Pajak penghasilan masih menjadi sumber utama pertumbuhan penerimaan pajak hingga akhir semester I tahun 2019 dengan nominal Rp 376,32 triliun. Penerimaan kedua diikuti penerimaan pajak dari sektor nonmigas sebesar Rp 346,16 triliun, PPN dan PPn BM dengan nominal Rp 212,32 triliun, sektor migas Rp 30,16 triliun, serta PBB dan pajak lainnya sebesar Rp 14,70 triliun. Jika dibandingkan dengan semester I 2018, penerimaan pajak tumbuh 3,75 persen.

Pengamat perpajakan yang juga Direktur Eksekutive Center for Indonesia Taxation Analysis (CITA) Yustinus Prastowo menilai tantangan ekonomi saat ini ada dua anomali saat ini yaitu suku bunga rendah tapi investasi tidak naik. Hal ini baru pertama kali dialami Indonesia. Anomali kedua untuk pertama kalinya pengangguran rendah tetapi inflasi rendah. Kalau dulu ketika pengangguran rendah maka inflasi akan naik. Kalau sekarang inflasi terjaga di bawah 4%. “Kita memasuki babak baru ekonomi yang perlu kehati-hatian,” jelasnya di acara Kaukus Muda Indonesia bertema Membaca Prospek Ekonomi pada Selasa, 29 Oktober 2019 di Jakarta.

Selama 10 tahun terakhir Indonesia selalu mengalami masalah defisit neraca perdagangan.  Ia menilai selama impor dikurangi tapi tidak ada  substitusi yang sebanding maka akan menyebabkan high cost economy dan kalau harga mahal yang rugi adalah konsumen. “Problem kita bukan stop impor tapi bagaimana impor  diarahkan pada industri yang outputnya lebih besar dibanding nilai impor,” tambahnya.

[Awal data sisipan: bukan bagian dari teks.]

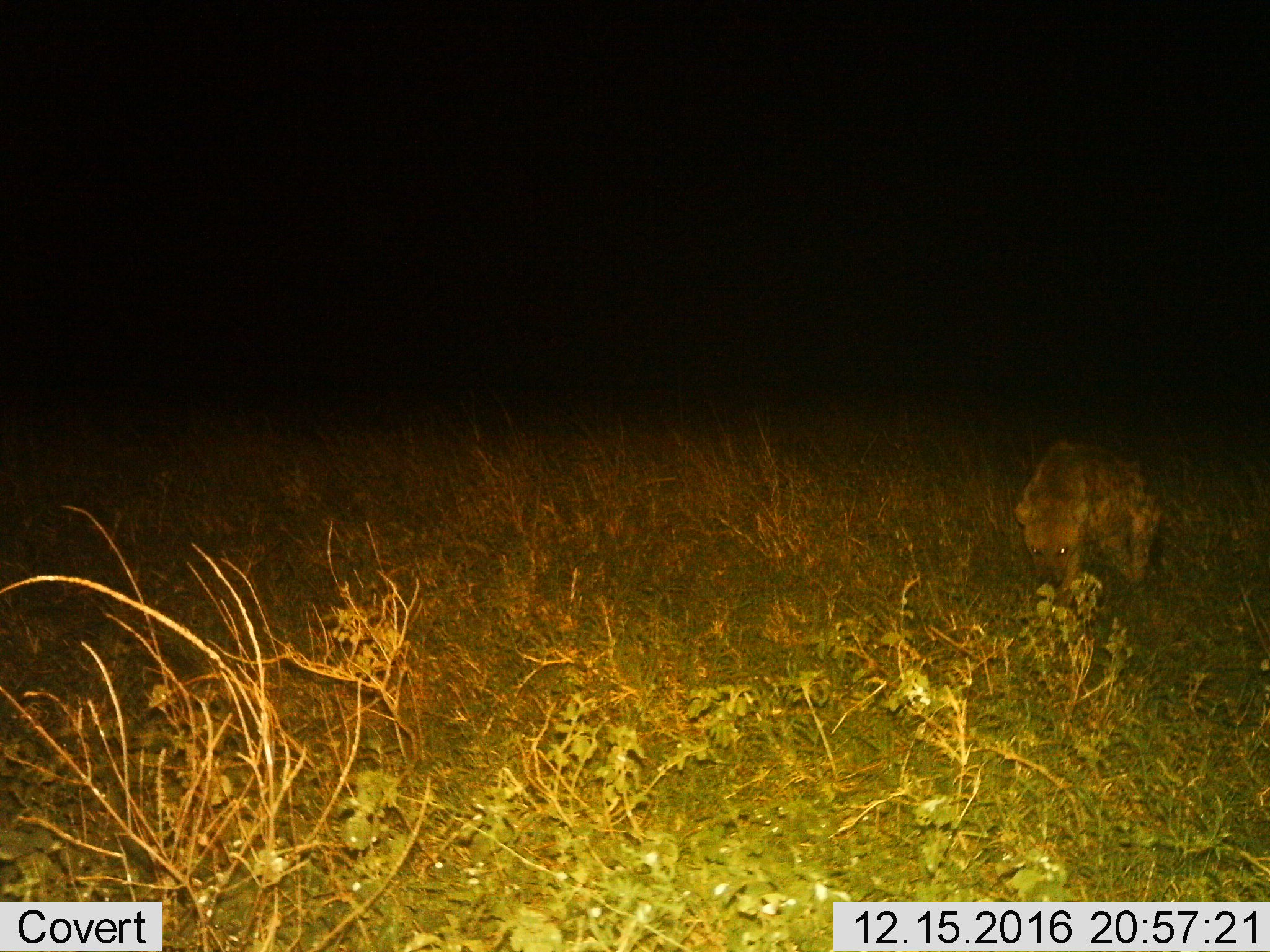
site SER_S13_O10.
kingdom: Animalia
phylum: Chordata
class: Mammalia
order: Carnivora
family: Hyaenidae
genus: Crocuta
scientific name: Crocuta crocuta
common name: spotted hyena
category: hyenaspotted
Hyenaspotted (spotted hyena) (Crocuta crocuta), count 1. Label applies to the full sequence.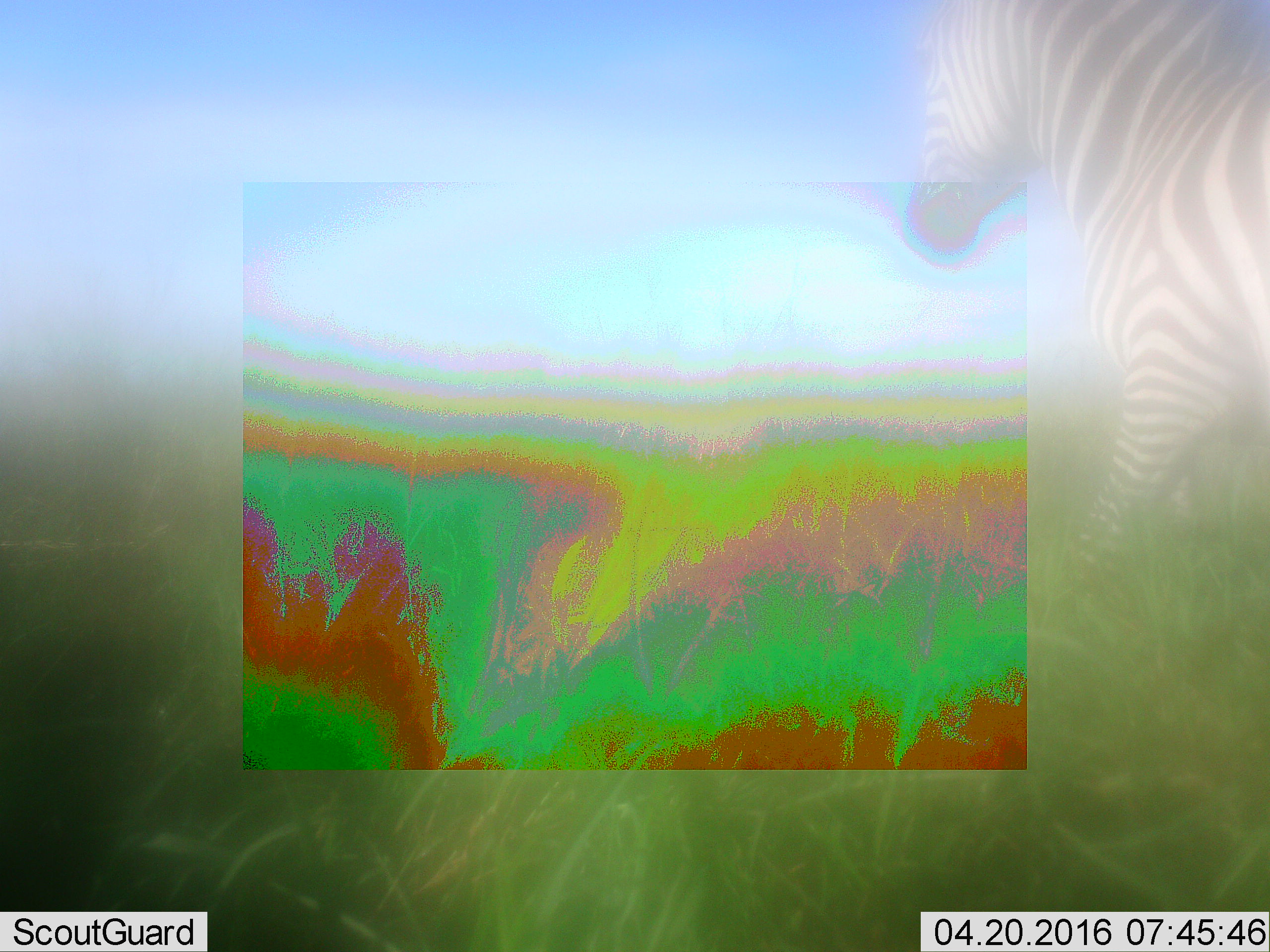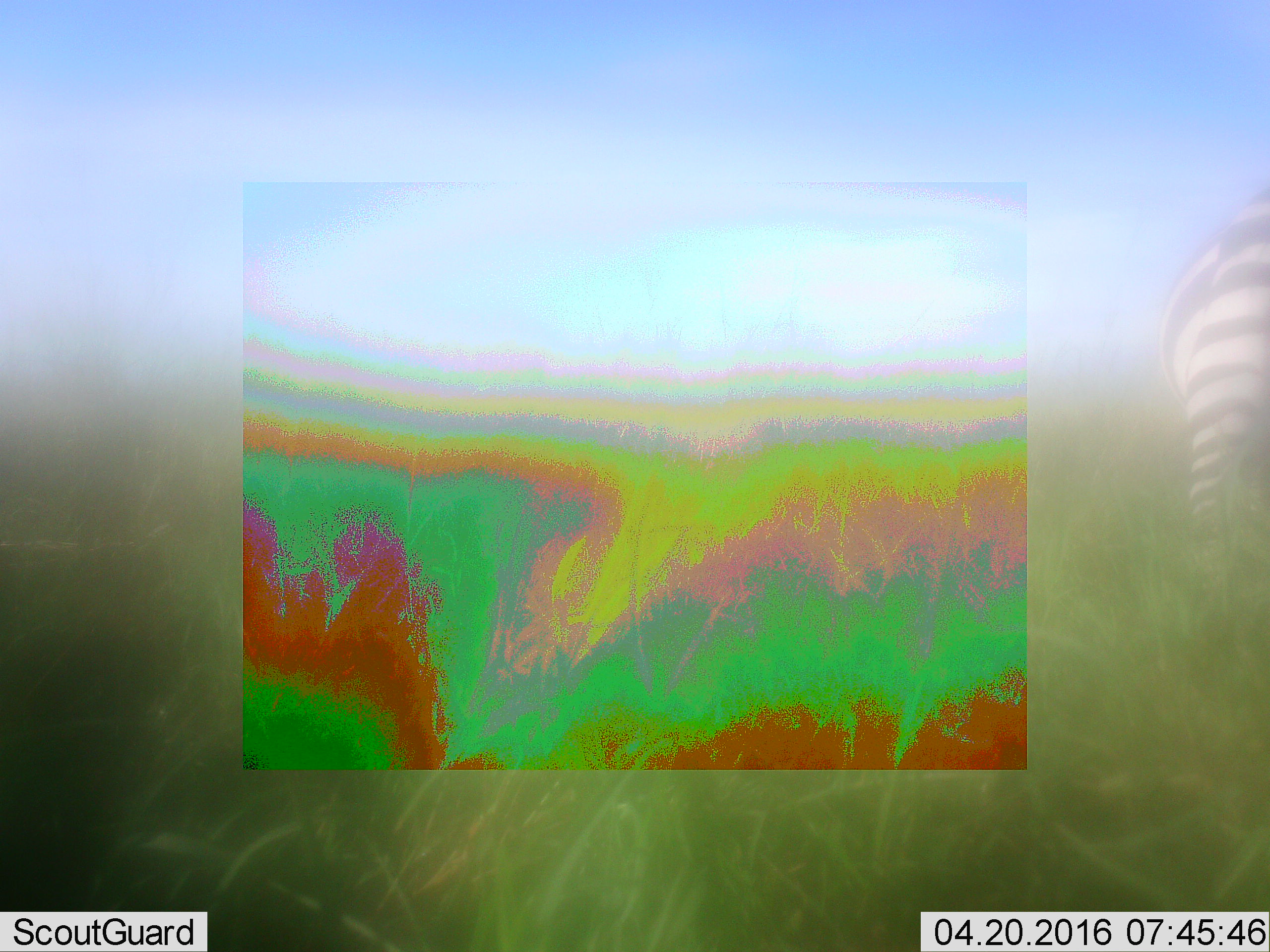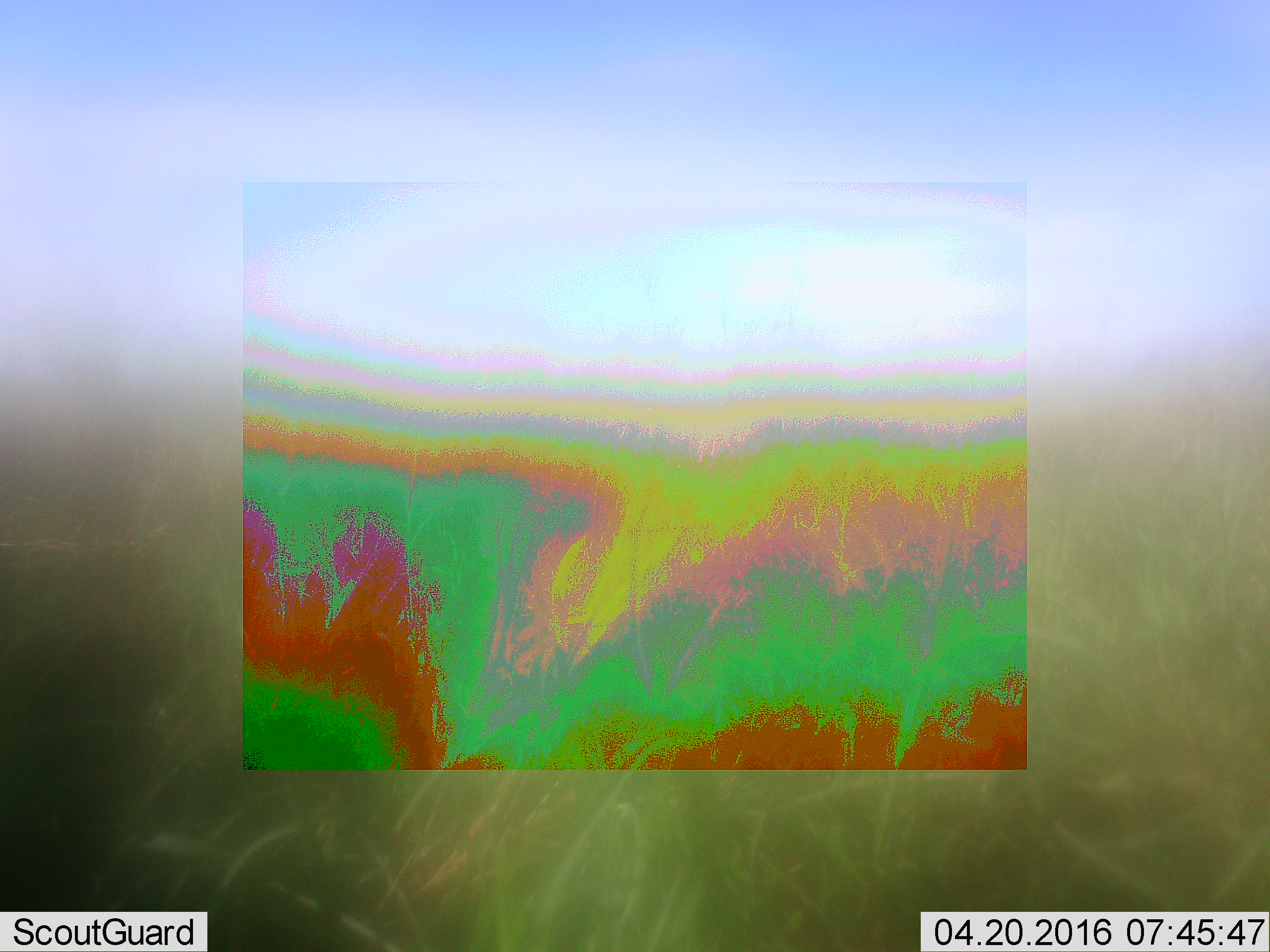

Ia nemambahkan suku bunga di luar negeri sebenarnya murah bahkan sampai negatif, tetapi problem kita adalah belum bisa menghasilkan devisa lebih tinggi dibanding biaya untuk utang.  Di kawasan ASEAN, penetrasi sektor finansial kita seperti Bank Rakyat Indonesia peringkat keempat di ASEAN, tetapi masih kalah dibanding Singapura. Artinya masih dangkal sekali pasar keuangan kita. “Foreign Direct Investment (FDI) kita sebenarnya bagus, masuk 20 besar negara dengan FDI tinggi di dunia. Problem kita bukan kekurangan modal masuk, tapi biaya modal kita tinggi karena banyak sekali ongkos yang timbul sehingga tidak efisien,” jelasnya.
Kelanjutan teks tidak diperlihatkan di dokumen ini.